Alors que je pensais, un peu triste, qu’il ne me rappellerait pas, il me téléphona trois jours plus tard. Nous nous sommes donné rendez-vous le lendemain au tea-room. Et de ce jour, nous nous sommes quasiment plus quittés. Il vit chez moi depuis quinze jours.
C’est un homme terriblement attentionné qui me dépose et vient me chercher chaque jour à mon travail. Je lui laisse ma voiture car le pauvre a dû vendre la sienne pour payer la fin de son stage en informatique. Comme il est momentanément au chômage, c’est lui qui s’occupe des courses et de la cuisine. Il a une patience d’ange et adore m’accompagner dans les boutiques pour, dit-il, que j’apprenne à mettre en valeur «mon beau tempérament physique». J’en profite pour lui faire des petits cadeaux, il est tellement adorable…»
En lavant les cheveux de Marthe, il me revint l’histoire que m’avait racontée il y a un an une cliente un peu timorée, et aussi Sophie, une dermatologue fleur bleue. A peu de choses près, il leur était arrivé la même aventure. Un jeune homme avait «retrouvé» leur porte-monnaie (en fait c’est lui qui l’avait volé) et avait refusé d’être récompensé.
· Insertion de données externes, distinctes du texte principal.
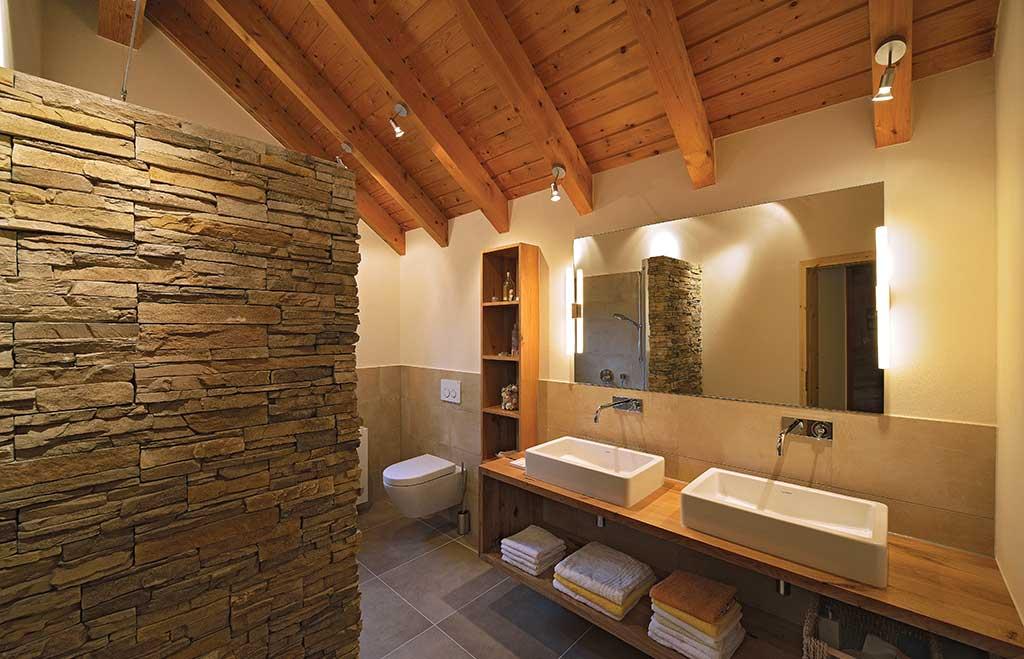 Neues Bad im Dachgeschoß mit warmweißen Silikatputz anstatt raumhoher Fliesen an den Wänden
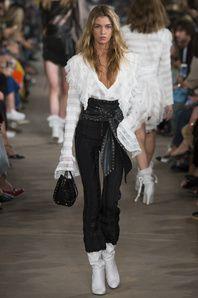 Philosophy di Lorenzo Serafini Spring 2017 Ready-to-Wear Collection Photos - Vogue Fashion Mode, Fashion Week, Fashion 2017, Love Fashion, Runway Fashion, Spring Fashion, Fashion Show, Fashion Looks, Womens Fashion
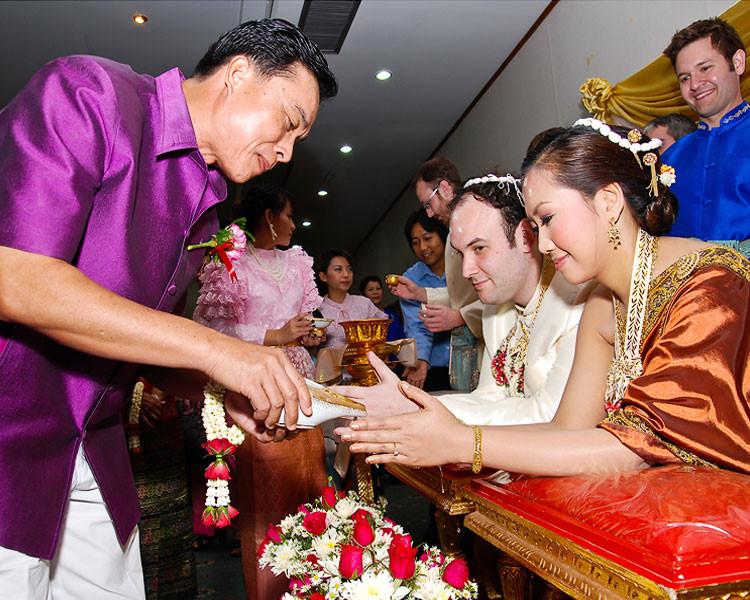 """10. Đám cưới: Đám cưới của người Thái đơn giản, chỉ dăm ba mâm cỗ, cốt lõi là hạnh phúc của hôn phối. Đám cưới nơi đây nhỏ nhưng thách cưới to. Thanh niên muốn lấy vợ phải có """"ISO Chùa"""", nghĩa là hoàn tất tu tập, thời gian tùy điều kiện và khả năng. Nhiều khi, chú rể được bố vợ tương lai kiểm tra kinh Phật. Ảnh: Bualong Sebulke, Keyvisathailand."""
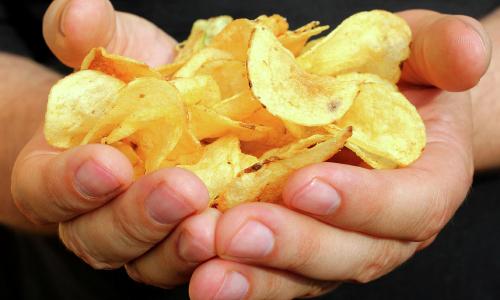 Врачи назвали смертельную дозу чипсов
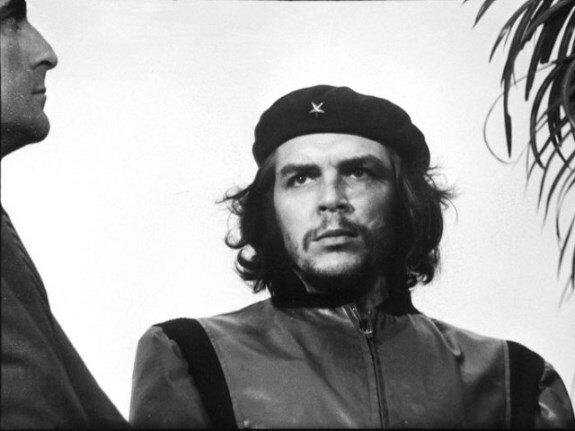 Портрет Че Гевары «героический партизан». Фотограф: А. Корда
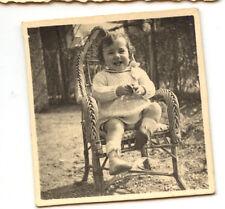 Enfant assis sur fauteuil en osier - photo ancienne amateur an. 1934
Comme dans le cas de Marthe, il les avait rappelées un peu plus tard et s’était installé chez elles, vivant à leur crochet. A la décharge du personnage, je dois reconnaître que ses victimes avaient considérablement embelli sous son influence. Bien sûr, elles ont fini par remarquer l’imposture. Mais qu’importe! Grâce à cet escroc amoureux, elles avaient acquis de la confiance en elles et réalisé, fortes de l’amour qu’elles éprouvaient, leurs rêves les plus enfouis.
Je n’eus pas la courage de dire à Marthe ce que je savais de cet homme «providentiel», ni même de lui suggérer qu’il avait peut-être tout prémédité, de leur rencontre au tea room jusqu’à leur prochain voyage aux Maldives, entièrement payé par elle, évidemment. Je n’eus pas ce courage, mais pas non plus la naïveté de penser qu’elle m’aurait crue. Que pèse la vérité à côté d’un rêve vécu?